Ousted from Home: the Resilience of Syria’s Women

TW: Rape, sexual abuse

Continuing on our week with Bristol STAR, Dalia Abu Yassien examines the experiences of Syrian women refugees.

The impact of the Syrian conflict on women can be traced to its very birth. Many women took part in the anti-government protests that led to the drastic self-implosion of a nation. Their hunger for reform was rewarded with brutality from the reigning government; they were among the first women to be affected as female protesters, end up behind bars, beaten, savagely interrogated about possible links to rebel groups, and later released to a very different Syria than the one they had left.

Just over 20,000 women have subsequently been killed in the conflict which arose from these protests. The conflict which has reduced Syria to scraps of fragmented, at times besieged, territory ‘belonging’ to any one of multiple sides.

Sexual violence has skyrocketed within Syria, as routine rape, used as a weapon of war, is documented to have been used by all sides of the conflict. The Atlantic reported that gang rape occurred in 40 per cent of reports about women. This is disastrous for a society that traditionally sees honour as a sacred value, tearing up the threads of social fabric. Rape, and with it the spectres of shame and rejection, is among the primary causes of families escaping Syria.

Refugees repeatedly speak of the volatility of survival itself in contested, besieged areas such as the capital, Damascus. The phrase, ‘We were gambling with our lives every time we walked out of our front doors,’ is heard, over and over again, in refugee interviews. Many women valiantly remain, grappling with financial insecurity and the ever-plummeting value of the Syrian pound, and upholding the fragile education system that still exists in some places.

twss refugee series 2

The relative ‘peace’ that hesitantly reigns in the parts of Syria that are Daesh strongholds has its own restrictions: in 2016, two women wearing hidden cameras took to the streets of Raqqa, the self-proclaimed Daesh ‘capital’. They revealed a world where even the women’s faces on boxes of hair-dye are obscured by a choking black marker.

────

• _Exercises_:
(a) In the article on Syria's women, in which city did two women wearing hidden cameras walk the streets in 2016?
(b) From the article on Syria's women, copy the passage word for word from "Sexual violence has" up to and including "families escaping Syria.".
Answer using only the article on Syria's women, and nothing else.

• _Collected data_:
────

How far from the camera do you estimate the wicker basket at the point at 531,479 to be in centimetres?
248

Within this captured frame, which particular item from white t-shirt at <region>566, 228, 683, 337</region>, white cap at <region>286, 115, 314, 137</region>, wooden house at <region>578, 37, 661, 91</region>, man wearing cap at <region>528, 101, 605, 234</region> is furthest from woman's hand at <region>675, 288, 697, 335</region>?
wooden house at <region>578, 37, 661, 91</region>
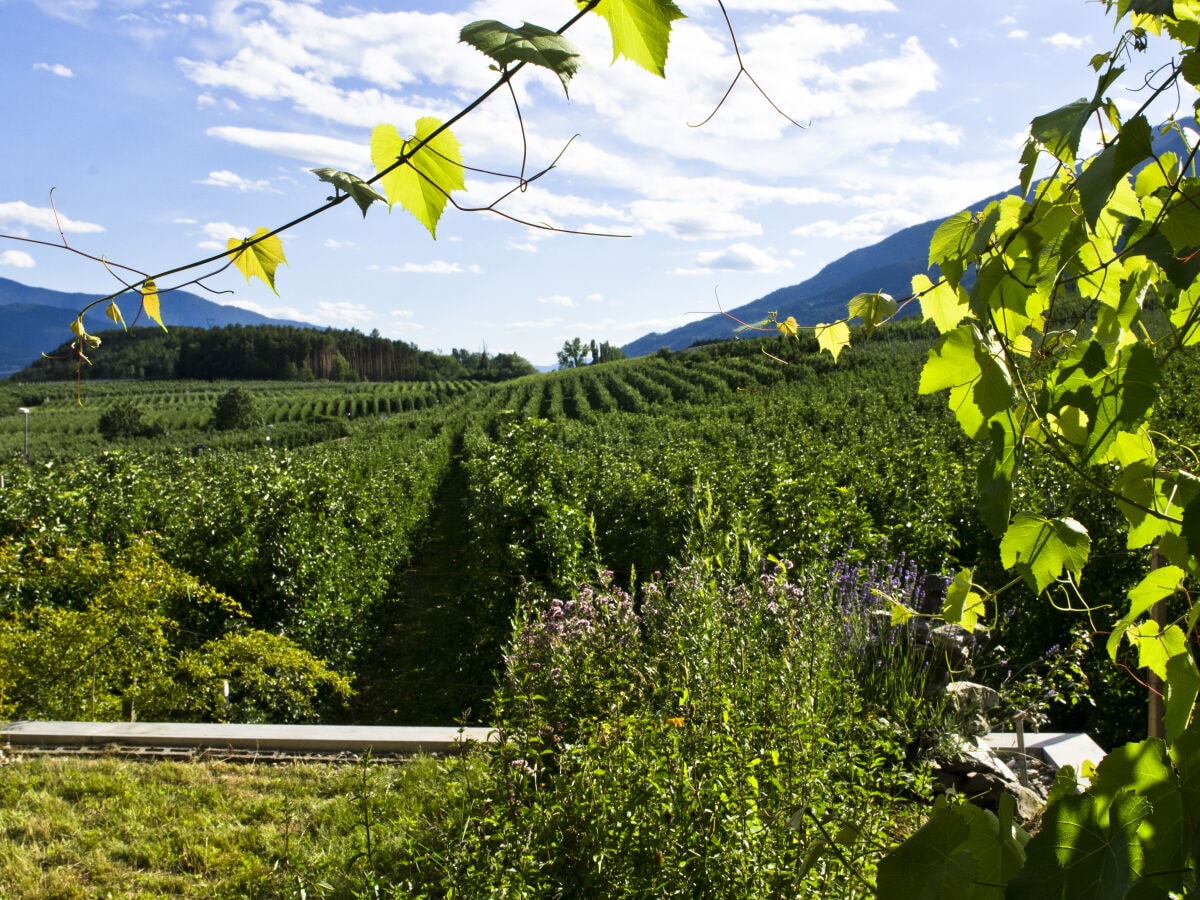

────

• _Exercise answers_:
(a) Raqqa

(b)
Sexual violence has skyrocketed within Syria, as routine rape, used as a weapon of war, is documented to have been used by all sides of the conflict. The Atlantic reported that gang rape occurred in 40 per cent of reports about women. This is disastrous for a society that traditionally sees honour as a sacred value, tearing up the threads of social fabric. Rape, and with it the spectres of shame and rejection, is among the primary causes of families escaping Syria.